Hearts used in transplants traditionally come from people who have been declared brain dead, but with their heart still beating.

“As soon as the heart stops beating, tissue damage starts to occur in the muscle of the heart, and with each subsequent minute the heart becomes less and less viable for transplantation,” explains  Dr. Duc Thinh Pham with Northwestern's Bluhm Cardiovascular Institute.

Now, a portable medical device called a TransMedic Organ Care System -- or "Heart in a Box” -- allows doctors to re-animate donated hearts by pumping blood back into them.
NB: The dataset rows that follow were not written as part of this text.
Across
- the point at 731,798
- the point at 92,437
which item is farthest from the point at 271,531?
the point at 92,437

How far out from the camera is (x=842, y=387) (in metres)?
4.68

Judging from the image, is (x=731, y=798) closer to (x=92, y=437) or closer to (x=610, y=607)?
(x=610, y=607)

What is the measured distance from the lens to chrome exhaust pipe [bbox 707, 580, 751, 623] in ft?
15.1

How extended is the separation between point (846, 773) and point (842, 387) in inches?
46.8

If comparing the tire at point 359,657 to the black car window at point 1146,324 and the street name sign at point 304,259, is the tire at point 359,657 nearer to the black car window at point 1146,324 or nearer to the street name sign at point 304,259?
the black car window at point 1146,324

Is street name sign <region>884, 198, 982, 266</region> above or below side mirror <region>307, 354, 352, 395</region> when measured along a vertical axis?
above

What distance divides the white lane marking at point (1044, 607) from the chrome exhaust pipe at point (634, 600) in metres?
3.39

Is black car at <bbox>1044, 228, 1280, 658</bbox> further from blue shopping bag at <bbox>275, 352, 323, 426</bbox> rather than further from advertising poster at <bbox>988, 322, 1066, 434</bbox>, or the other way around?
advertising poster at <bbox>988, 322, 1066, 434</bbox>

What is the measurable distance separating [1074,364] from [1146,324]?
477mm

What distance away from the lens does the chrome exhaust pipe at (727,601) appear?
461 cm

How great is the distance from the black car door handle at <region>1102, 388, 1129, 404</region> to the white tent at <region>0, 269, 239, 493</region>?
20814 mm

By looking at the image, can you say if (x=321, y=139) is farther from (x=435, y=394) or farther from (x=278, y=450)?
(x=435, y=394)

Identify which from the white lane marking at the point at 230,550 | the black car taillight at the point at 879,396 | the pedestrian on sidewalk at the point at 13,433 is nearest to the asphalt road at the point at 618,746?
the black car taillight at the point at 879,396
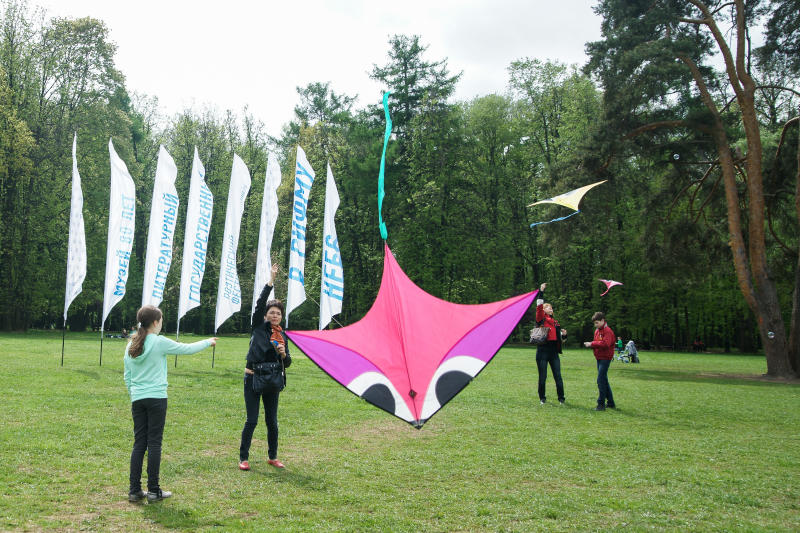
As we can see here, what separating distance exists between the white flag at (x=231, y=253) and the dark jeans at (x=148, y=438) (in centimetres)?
1269

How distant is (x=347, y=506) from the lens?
5.52m

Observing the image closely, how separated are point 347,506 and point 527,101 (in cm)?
4423

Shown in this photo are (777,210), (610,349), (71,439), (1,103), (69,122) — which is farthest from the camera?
(69,122)

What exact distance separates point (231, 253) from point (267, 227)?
1.38 meters

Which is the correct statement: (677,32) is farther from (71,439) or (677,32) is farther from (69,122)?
(69,122)

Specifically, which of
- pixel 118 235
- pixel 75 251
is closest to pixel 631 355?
pixel 118 235

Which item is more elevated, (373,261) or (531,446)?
(373,261)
This can extend the amount of time the heart can survive outside a body.

Using the device for the first time in Illinois, surgeons at the Bluhm Cardiovascular Institute successfully transplanted a heart donated after circulatory death.

Dr. Pham says the technology is the biggest advancement transplantation since the 1980s.

“Every patient on the transplant list will benefit. I think patients who are waiting on the lower status may also benefit because right now the higher priority patients are getting the traditional heart donations.”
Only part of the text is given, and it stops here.